Netta Syrett’s Afterlife: From London to Hollywood
Abstract
Although the words above, spoken by the actor Katharine Hepburn in A Woman Rebels, were the creation of two male screenwriters – Anthony Veiller (1903-1965), an American, and Ernest Vajda (1886-1954), a Hungarian emigré to America – the source text for this 1936 film was a 1929 novel by a British woman writer. That the novel in question, Portrait of a Rebel, proved popular and successful enough on both sides of the Atlantic to be of interest to RKO Radio Pictures, a Hollywood studio, seems astonishing now. Its author, Netta Syrett, was a member neither of the current generation nor even of the Edwardian or Georgian ones immediately preceding it, for she had been born in 1865 – thus, in the middle of the previous century – and was nearing the end of a long career. Her literary fame had been achieved first in The Yellow Book with her short story ‘Thy Heart’s Desire’ for the July 1894 issue (Volume II), followed by further contributions in October 1895 (Volume VII) and January 1897 (Volume XII). She had, nonetheless, remained both relevant and appealing to a wide swathe of the reading public. Just how she accomplished what so many of her contemporaries did not can only be a matter for speculation.
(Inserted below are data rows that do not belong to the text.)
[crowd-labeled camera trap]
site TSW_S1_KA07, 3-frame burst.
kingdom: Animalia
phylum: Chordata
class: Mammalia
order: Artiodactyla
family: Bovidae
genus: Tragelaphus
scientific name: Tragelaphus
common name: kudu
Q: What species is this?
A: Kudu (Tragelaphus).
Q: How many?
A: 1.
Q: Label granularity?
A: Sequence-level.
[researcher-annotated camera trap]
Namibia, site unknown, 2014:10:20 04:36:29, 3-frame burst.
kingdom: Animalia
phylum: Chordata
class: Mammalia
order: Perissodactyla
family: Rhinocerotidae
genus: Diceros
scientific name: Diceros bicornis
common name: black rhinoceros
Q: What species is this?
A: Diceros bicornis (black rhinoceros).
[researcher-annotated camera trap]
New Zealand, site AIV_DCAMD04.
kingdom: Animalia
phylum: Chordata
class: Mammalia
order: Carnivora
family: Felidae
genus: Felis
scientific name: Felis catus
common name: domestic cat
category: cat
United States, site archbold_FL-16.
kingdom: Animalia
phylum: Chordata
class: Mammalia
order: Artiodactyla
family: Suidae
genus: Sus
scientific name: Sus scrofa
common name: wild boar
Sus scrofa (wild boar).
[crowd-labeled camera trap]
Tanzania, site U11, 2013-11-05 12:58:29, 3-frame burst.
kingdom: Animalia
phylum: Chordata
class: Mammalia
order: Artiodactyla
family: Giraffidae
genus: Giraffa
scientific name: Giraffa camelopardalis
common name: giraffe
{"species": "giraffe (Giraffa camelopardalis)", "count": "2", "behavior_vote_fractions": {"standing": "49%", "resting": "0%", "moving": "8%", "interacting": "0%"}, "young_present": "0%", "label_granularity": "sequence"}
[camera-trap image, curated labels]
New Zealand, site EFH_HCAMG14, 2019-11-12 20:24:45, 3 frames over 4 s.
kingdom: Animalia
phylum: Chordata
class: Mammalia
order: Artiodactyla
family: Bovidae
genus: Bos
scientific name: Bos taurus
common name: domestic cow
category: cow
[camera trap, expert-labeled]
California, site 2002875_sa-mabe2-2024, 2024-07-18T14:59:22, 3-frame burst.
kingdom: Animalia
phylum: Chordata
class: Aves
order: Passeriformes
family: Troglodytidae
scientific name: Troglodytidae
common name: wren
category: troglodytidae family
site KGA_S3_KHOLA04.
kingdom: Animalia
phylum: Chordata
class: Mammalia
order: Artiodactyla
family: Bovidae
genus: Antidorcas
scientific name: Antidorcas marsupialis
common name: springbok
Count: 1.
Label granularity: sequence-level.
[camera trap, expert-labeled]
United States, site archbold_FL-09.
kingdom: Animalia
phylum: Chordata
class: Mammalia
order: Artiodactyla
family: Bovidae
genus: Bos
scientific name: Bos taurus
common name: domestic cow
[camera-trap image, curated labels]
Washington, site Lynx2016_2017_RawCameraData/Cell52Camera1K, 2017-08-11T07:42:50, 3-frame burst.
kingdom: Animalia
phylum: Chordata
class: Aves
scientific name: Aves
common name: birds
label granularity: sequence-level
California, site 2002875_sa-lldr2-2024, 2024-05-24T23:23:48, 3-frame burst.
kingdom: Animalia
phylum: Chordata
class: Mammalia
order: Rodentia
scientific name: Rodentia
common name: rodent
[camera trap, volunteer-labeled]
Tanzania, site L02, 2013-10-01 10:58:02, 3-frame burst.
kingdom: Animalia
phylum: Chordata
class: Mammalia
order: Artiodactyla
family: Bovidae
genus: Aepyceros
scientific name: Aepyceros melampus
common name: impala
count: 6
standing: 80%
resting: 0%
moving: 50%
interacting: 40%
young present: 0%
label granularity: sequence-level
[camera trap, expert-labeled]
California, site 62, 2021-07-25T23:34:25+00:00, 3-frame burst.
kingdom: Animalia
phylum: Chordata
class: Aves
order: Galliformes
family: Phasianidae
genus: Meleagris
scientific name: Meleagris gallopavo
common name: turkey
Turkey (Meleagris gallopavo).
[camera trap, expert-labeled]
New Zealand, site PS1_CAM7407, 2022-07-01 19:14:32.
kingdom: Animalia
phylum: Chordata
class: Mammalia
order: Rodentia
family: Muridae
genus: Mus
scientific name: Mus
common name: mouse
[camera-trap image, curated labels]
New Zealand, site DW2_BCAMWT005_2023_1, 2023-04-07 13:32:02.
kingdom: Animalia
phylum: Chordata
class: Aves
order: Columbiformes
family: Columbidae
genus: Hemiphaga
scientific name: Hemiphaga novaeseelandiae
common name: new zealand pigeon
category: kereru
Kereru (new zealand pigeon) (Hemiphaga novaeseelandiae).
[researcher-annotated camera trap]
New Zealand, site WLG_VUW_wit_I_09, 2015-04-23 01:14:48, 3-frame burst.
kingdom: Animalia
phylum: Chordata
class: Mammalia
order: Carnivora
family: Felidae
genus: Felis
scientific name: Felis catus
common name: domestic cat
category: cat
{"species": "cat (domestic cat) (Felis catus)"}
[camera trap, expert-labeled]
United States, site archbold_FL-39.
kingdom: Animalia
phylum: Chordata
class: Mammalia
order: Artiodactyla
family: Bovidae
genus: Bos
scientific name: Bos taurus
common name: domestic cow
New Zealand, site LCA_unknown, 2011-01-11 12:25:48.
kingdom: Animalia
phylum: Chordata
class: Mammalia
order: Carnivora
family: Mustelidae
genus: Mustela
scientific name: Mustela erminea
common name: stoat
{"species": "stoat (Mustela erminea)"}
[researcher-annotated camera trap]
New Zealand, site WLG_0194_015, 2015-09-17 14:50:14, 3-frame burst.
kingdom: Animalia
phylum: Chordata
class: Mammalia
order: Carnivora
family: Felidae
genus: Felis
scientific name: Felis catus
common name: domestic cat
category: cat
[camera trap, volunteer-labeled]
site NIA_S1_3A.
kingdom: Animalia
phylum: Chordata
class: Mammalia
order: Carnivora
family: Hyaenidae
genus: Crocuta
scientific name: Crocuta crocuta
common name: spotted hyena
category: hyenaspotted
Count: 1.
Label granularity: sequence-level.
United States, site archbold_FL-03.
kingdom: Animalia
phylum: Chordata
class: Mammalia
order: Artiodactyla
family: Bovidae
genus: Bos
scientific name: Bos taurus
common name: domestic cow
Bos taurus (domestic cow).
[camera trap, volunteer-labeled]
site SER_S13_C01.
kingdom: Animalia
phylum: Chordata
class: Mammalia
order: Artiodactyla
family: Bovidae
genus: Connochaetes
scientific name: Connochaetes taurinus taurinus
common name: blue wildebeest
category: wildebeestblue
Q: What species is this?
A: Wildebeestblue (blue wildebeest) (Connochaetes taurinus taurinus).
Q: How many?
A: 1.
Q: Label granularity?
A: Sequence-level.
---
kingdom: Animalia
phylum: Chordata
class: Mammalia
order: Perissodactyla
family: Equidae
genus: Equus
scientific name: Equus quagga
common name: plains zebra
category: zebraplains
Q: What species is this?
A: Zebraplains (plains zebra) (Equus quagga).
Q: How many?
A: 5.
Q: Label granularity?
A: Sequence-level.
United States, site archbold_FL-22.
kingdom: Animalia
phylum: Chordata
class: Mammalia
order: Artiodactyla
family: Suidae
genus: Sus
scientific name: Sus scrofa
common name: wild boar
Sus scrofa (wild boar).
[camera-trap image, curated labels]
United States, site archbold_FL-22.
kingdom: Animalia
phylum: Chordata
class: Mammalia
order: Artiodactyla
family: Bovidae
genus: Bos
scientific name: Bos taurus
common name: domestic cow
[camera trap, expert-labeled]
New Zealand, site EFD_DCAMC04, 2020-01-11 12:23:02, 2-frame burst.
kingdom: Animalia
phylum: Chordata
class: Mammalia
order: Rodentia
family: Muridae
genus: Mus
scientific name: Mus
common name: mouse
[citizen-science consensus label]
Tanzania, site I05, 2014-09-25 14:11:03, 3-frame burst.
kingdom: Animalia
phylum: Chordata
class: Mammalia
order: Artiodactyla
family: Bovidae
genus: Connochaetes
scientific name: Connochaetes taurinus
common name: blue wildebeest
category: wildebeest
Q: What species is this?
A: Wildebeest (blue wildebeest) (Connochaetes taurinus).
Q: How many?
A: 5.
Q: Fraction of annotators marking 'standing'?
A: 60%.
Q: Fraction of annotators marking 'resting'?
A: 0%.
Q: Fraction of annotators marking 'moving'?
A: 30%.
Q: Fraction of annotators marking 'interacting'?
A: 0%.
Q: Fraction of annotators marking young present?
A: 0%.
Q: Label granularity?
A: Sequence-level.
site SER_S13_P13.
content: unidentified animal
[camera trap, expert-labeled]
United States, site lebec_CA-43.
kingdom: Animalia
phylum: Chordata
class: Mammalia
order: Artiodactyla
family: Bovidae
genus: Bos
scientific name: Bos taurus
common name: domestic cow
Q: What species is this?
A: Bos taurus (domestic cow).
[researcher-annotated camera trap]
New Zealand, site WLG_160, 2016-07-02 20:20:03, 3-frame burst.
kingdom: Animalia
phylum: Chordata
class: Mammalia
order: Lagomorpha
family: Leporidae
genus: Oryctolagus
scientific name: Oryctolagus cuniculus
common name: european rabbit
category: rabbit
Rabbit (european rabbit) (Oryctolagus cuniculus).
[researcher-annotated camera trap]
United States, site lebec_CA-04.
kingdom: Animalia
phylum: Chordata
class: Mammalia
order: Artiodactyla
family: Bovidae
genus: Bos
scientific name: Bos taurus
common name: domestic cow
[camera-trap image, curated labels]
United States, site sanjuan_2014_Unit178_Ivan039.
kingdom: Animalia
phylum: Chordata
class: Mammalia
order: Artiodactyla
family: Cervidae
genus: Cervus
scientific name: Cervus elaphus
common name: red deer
One possibility, however, was through her close attention to expressions of taste communicated via the medium of reviews, as these became more readily available to authors at the turn of the twentieth century thanks to the rise of professional press-cutting services, to which she herself was a subscriber, as evidenced by the collection of materials sent to her by Romeike and Curtice.